--- START THE RECORDS ---

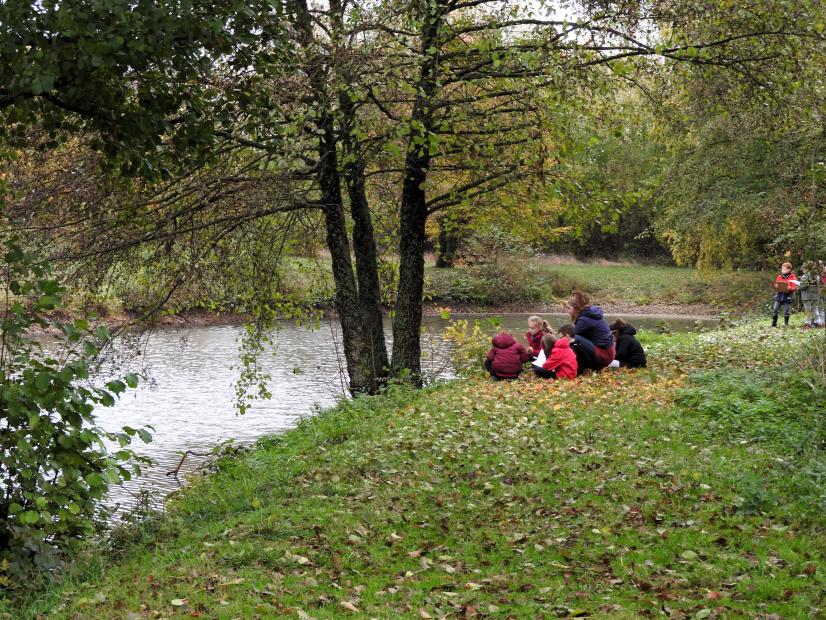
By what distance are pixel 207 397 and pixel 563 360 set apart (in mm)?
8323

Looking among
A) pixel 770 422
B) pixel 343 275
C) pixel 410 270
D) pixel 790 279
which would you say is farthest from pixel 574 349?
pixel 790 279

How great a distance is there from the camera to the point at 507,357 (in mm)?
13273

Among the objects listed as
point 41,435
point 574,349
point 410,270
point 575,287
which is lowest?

--- END THE RECORDS ---

INSTRUCTIONS FOR THE TASK –
Set down every line of the material above word for word, leaving out the pictures.

COMPLETE RESPONSE –
By what distance are pixel 207 397 and pixel 563 360 set apart (in mm)?
8323

Looking among
A) pixel 770 422
B) pixel 343 275
C) pixel 410 270
D) pixel 790 279
which would you say is farthest from pixel 574 349?
pixel 790 279

How great a distance is there from the camera to the point at 507,357 (in mm)?
13273

Among the objects listed as
point 41,435
point 574,349
point 410,270
point 575,287
which is lowest?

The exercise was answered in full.